Conclusion
The PI3K/AKT pathway plays a crucial role in both intrinsic and acquired resistance to pirtobrutinib in CLL. Therapeutically targeting this pathway may offer a promising strategy to overcome pirtobrutinib resistance.
Methods
To investigate pirtobrutinib resistance, we established resistant cell models using BTK knock-out via CRISPR-Cas9 or chronic exposure to pirtobrutinib in MEC-1 cells. These models mimicked intrinsic or acquired resistance, respectively. We then analyzed differential protein expression between wild-type (WT) and resistant MEC-1 cells using Revers Phase Protein microArray (RPPA) and confirmed the findings through Western Blot. Additionally, we evaluated potential drugs to overcome pirtobrutinib resistance by conducting cell proliferation assays, apoptosis studies, and animal experiments using both sensitive and resistant cells.
Purpose
Pirtobrutinib, a non-covalent Bruton's tyrosine kinase (BTK) inhibitor, has been approved as the first agent to overcome resistance to covalent BTK inhibitors (such as ibrutinib, acalabrutinib, and zanubrutinib). However, the mechanisms of pirtobrutinib resistance in chronic lymphocytic leukemia (CLL) remain poorly understood.
Results
MEC-1 cells developed resistance to pirtobrutinib either through BTK knock-out or prolonged drug exposure over three months.
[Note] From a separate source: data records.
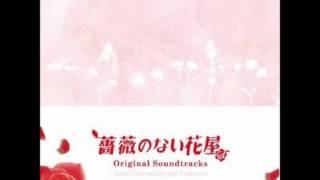 ずっと一緒さ(Instrumental version)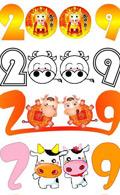 2009牛年设计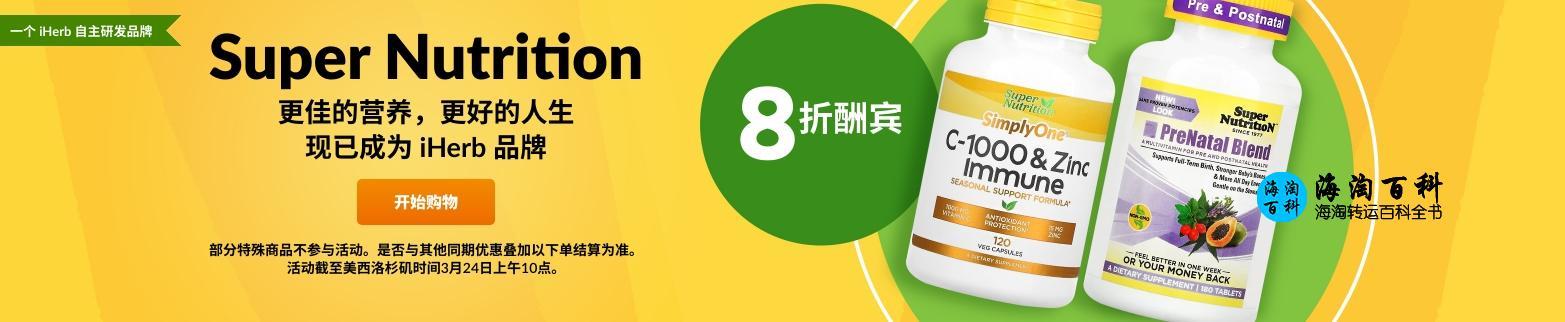iHerb品牌最新优惠:Super Nutrition营养品8折酬宾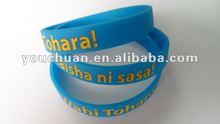 fat silicone rubber band, multi-color rubber bands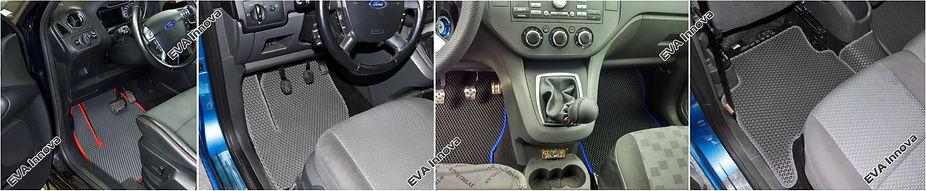 Коврики Eva для Ford S-max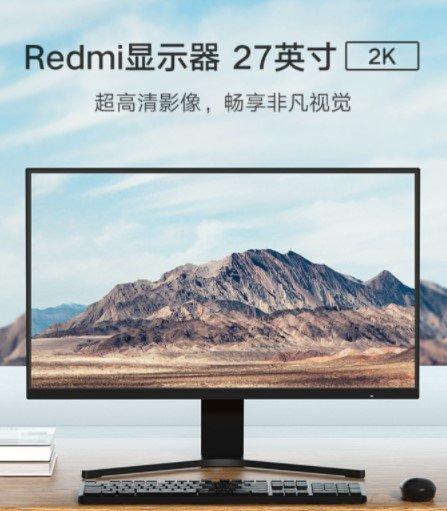 Redmi выпускает новый 27-дюймовый 2K-монитор за 5700 гривен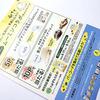 SUNAO食べて貯めるムーミンコラボキャンペーン!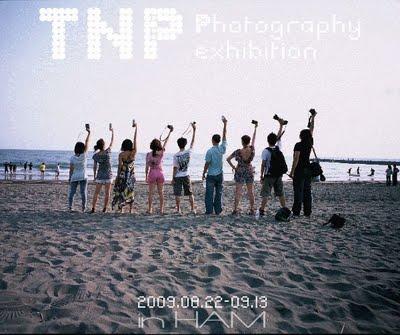 tnp2x200.jpg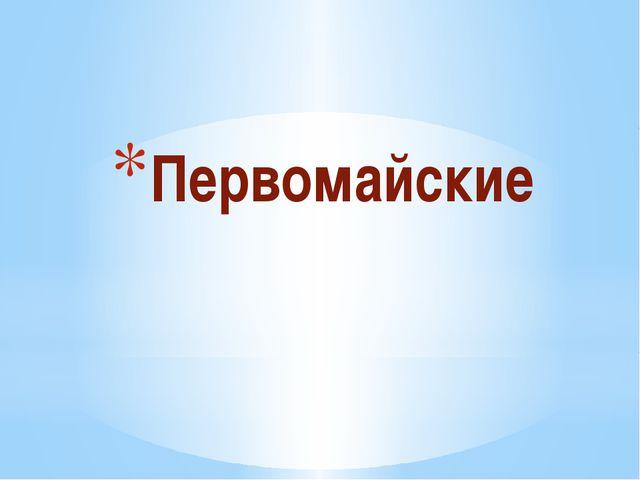 Первомайские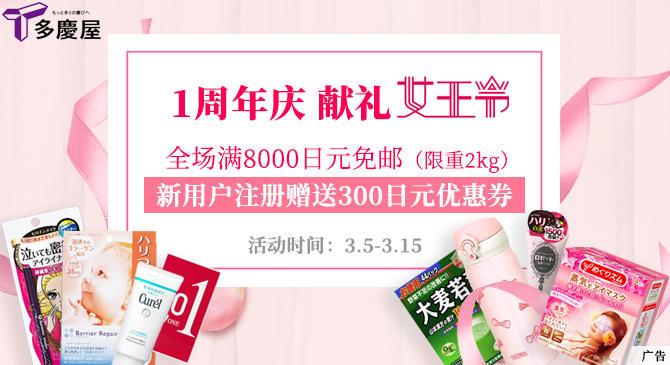 【多庆屋】1周年庆 献礼女王节 全场满8000日元免邮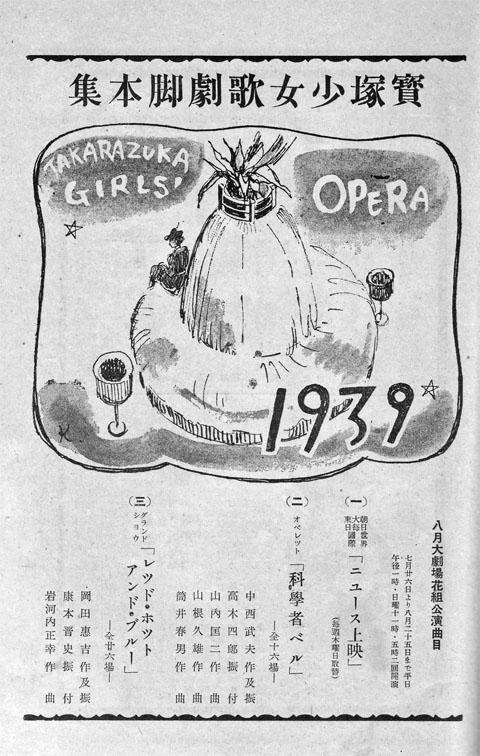 宝塚少女歌劇脚本集昭和14年8月花組公演目次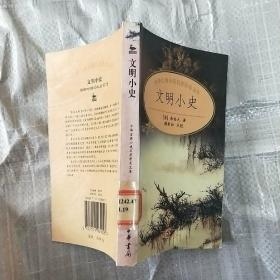 文明小史/中华古典小说名著普及文库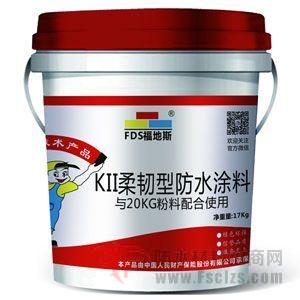 福地斯K11柔韧型防水涂料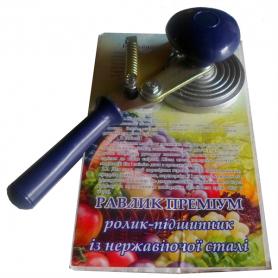 Ключ закаточный Улитка Премиум 'Винница' 1/16/1, 4419 фото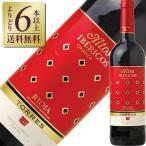 赤ワイン スペイン トーレス アルトス イベリコス クリアンサ 2014 750ml wine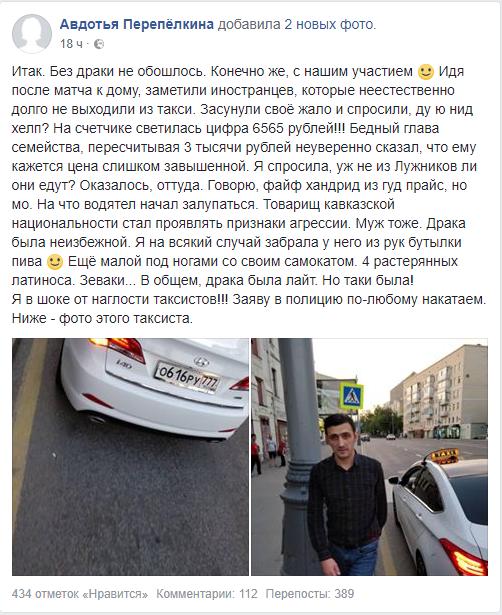 Москвич подрался с таксистом…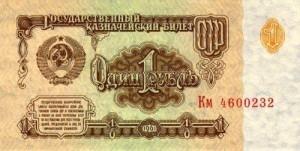 один рубль 1961г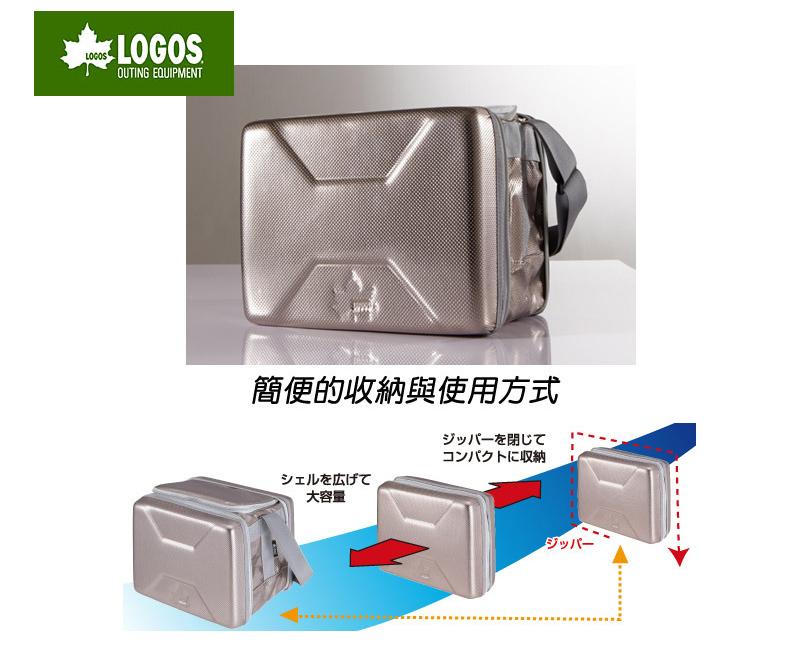 【露營趣】中和 日本 LOGOS 斷熱海霸超凍箱-M 12L軟式冰桶 軟殼冰箱 超強保冷力 LG81670070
RPPA analysis revealed significant activation of proteins related to the PI3K/AKT pathway, including AKT and S6, in the resistant cells. Western Blot confirmed increased phosphorylation of AKT and S6 in pirtobrutinib-resistant MEC-1 cells. Notably, both the PI3K inhibitor (CAL101) and the AKT inhibitor (MK2206) effectively reduced cell proliferation and induced apoptosis in the resistant cells. The anti-tumor efficacy of these drugs was mediated by inhibiting the PI3K/AKT pathway. In vivo animal studies further supported the potential of targeting PI3K/AKT to overcome both intrinsic and acquired resistance to pirtobrutinib.